After learning that Cooley would not carry out his contract with Wolser or enter into negotiations with Wolser for Wolser's shares of Dynetics Corporation stock because of Wolser's debt obligations, petitioner prepared a memorandum in regard to the Wolser/petitioner discussions held earlier in December. This handwritten memorandum is undated and was not signed or initialed*343 by either Wolser or petitioner. Petitioner claims that this memorandum reflects the essence of a partnership agreement with Wolser whereby petitioner would receive one-half of everything that Wolser had in Dynetics, i.e., one-half of 150,000 shares of Dynetics stock, a debenture in the amount of approximately $ 65,000, and his employment contract, if petitioner could persuade Cooley to go through with the Dynetics stock purchase agreement. According to petitioner, Wolser's offer was contingent upon petitioner's contributing to the partnership both his employment contract and the proceeds from the sale of his Dynetics stock to Cooley, which sale was going to close on January 3, 1972. Petitioner claims that this Dynetics "partnership" is separate and apart from any arrangement for legal services in regard to Wolser's Video Systems stock; Wolser contends that there was no joint venture or partnership and that their oral agreement was for petitioner to render legal services in regard to both the Dynetics and Video Systems stock.

Petitioner's memorandum contains figures indicating Wolser owned 179,134 shares of Dynetics Corporation common stock on December 30, 1971. Under the figure*344 of 179,134 is a designation of H-36, which are shares of stock that Wolser apparently had to turn over to a John Hartman, an associate of Cascio's and Wolser's in the Video Systems Corporation, thus leaving Wolser with approximately 142,000 shares of stock in Dynetics. 3 The first paragraph of petitioner's memorandum reads: "DAK [petitioner] to transfer to LEW [Wolser] $ 32,500 -- return to DAK, if DAK makes Frank Cooley buy out LEW." 4 The record does establish that Wolser agreed that if petitioner were successful in persuading Cooley to go through with the contract with Wolser, petitioner would be repaid the $ 32,500.

*345 Paragraph 2 of petitioner's memorandum states: "On April 30 or when LEW [Wolser] closes with Frank Cooley, LEW [Wolser] to give DAK [petitioner] 1/2 of net proceeds after payments by Wolser to Continental Bank of max of $ 86,000. * * *." The paragraph further indicates that Wolser will also transfer and assign a one-half interest in the Dynetics debenture in the amount of $ 63,333 to petitioner and will agree to discount that debenture at a bank on April 30th, if acceptable to the bank. That particular debenture was not covered in the written contract which Wolser had with Cooley.

* _LISTED ENTRIES_
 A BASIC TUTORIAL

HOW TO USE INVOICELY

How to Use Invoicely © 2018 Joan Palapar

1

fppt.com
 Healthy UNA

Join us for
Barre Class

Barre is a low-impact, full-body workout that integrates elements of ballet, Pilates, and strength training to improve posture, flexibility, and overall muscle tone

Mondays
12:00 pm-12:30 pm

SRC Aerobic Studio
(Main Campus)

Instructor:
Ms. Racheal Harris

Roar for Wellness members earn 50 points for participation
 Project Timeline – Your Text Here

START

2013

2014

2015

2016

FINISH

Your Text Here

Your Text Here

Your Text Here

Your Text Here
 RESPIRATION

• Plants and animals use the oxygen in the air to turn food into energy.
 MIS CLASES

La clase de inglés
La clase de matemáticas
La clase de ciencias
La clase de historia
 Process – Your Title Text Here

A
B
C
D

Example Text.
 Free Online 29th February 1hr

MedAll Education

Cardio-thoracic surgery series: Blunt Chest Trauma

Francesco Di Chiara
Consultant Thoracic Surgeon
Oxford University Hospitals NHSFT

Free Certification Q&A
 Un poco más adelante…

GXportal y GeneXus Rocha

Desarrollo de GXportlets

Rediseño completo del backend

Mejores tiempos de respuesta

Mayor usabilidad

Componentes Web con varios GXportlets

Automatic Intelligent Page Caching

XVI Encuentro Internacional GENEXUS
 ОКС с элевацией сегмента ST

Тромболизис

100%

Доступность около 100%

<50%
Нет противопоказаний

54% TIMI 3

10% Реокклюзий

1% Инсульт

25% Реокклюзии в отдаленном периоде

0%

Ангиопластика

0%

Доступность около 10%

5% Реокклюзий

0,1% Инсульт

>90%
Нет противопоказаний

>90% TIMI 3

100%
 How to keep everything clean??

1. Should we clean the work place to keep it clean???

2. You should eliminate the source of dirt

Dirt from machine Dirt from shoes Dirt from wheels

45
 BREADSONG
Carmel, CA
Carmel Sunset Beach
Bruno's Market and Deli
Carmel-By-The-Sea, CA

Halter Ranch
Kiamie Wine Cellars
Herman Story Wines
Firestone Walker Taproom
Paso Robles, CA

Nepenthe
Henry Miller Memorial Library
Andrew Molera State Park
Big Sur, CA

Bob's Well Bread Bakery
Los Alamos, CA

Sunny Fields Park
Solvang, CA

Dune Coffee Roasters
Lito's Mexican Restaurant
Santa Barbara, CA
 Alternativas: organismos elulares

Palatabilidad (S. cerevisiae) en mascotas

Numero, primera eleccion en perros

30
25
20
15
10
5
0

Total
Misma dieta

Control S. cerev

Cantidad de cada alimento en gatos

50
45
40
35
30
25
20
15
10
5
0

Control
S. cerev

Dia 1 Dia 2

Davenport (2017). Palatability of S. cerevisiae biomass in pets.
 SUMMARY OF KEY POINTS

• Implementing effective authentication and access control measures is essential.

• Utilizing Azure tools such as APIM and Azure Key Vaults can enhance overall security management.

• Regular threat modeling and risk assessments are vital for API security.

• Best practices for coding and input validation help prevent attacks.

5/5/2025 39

* _ASSIGNED TASK_
Return the passage of the excerpt on the Wolser memorandum that opens with the words "Petitioner's memorandum contains" and closes with "the $ 32,500.", copied word for word.

* _ANSWER BOX_
Petitioner's memorandum contains figures indicating Wolser owned 179,134 shares of Dynetics Corporation common stock on December 30, 1971. Under the figure*344 of 179,134 is a designation of H-36, which are shares of stock that Wolser apparently had to turn over to a John Hartman, an associate of Cascio's and Wolser's in the Video Systems Corporation, thus leaving Wolser with approximately 142,000 shares of stock in Dynetics. 3 The first paragraph of petitioner's memorandum reads: "DAK [petitioner] to transfer to LEW [Wolser] $ 32,500 -- return to DAK, if DAK makes Frank Cooley buy out LEW." 4 The record does establish that Wolser agreed that if petitioner were successful in persuading Cooley to go through with the contract with Wolser, petitioner would be repaid the $ 32,500.